Naik AD, Center for Innovations in Quality, Effectiveness, and Safety (IQuESt), Michael E DeBakey VA Medical Center & Baylor College of Medicine; Campbell B, Center for Innovations in Quality, Effectiveness, and Safety (IQuESt), Michael E DeBakey VA Medical Center; Li LT, Baylor College of Medicine; Paasche-Orlow MK, Boston University Medical Center; Mills WL, Center for Innovations in Quality, Effectiveness, and Safety (IQuESt), Michael E DeBakey VA Medical Center & Baylor College of Medicine; Herman LI, Center for Innovations in Quality, Effectiveness, and Safety (IQuESt), Michael E DeBakey VA Medical Center & Baylor College of Medicine; Trautner BW, Center for Innovations in Quality, Effectiveness, and Safety (IQuESt), Michael E DeBakey VA Medical Center & Baylor College of Medicine; Anaya D, Center for Innovations in Quality, Effectiveness, and Safety (IQuESt), Michael E DeBakey VA Medical Center & Baylor College of Medicine; Berger DH, Center for Innovations in Quality, Effectiveness, and Safety (IQuESt), Michael E DeBakey VA Medical Center & Baylor College of Medicine;
Objectives:
About 16% of patients hospitalized for major bowel surgery are readmitted, often due to preventable, surgery-related conditions.

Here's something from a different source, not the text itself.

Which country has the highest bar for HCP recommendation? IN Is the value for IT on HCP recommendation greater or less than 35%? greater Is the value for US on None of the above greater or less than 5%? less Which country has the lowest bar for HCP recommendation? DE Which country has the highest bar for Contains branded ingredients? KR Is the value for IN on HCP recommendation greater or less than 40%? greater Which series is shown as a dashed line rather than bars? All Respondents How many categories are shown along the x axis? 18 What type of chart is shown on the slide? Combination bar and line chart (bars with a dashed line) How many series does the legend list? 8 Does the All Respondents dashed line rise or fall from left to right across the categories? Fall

Evidence based interventions exist to reduce medical readmissions, but have not been adapted for surgical admissions. This implementation study seeks to adapt the Project Re-Engineered intervention for bowel surgery including an After Hospital Care Plan (AHCP) that generates personalized materials from electronic medical records.
Methods:
We used a three phase design process to adapt the AHCP. First, we conducted a systematic review and meta-analysis to identify conditions associated with readmission following bowel surgery (ileus, surgical site infection, etc.). Second, a Delphi panel of surgical experts identified warning signs and symptoms most commonly associated with each of the top conditions in the meta-analysis results. Warning signs were iteratively assessed using health literacy and heuristic evaluation to craft a patient-centered AHCP. Finally, seven patients were interviewed, two weeks after undergoing surgery, to establish content validity and usability of the AHCP. A cluster analysis was performed after a card sorting task for each set of responses to specific usability questions. We identified themes from clusters of individual responses with representative quotes.
Results:
We identified 11 warning signs or symptoms that experts agreed were associated with conditions in our meta-analysis. The AHCP went through several revisions including conversion from doctor-centric to patient-centric terminology, reducing the reading level, and formatting into three heuristic based, action-oriented zones (green, yellow, red). Usability testing demonstrated comprehension of this three-level heuristic for warning signs and recognition of appropriate patient actions. Participants suggested edits to the design, readability, and formatting of certain pages.
Implications:
We adapted the AHCP for major abdominal surgery using the three-stage process of synthesizing best evidence, expert consensus, and direct user input. We are implementing this technology-enabled intervention on a surgical service to test its effectiveness on readmissions.
Impacts:
An intuitive, patient-centered after hospital care plan adapted for abdominal surgery has the potential to reduce unnecessary healthcare utilization following postsurgical hospital discharge.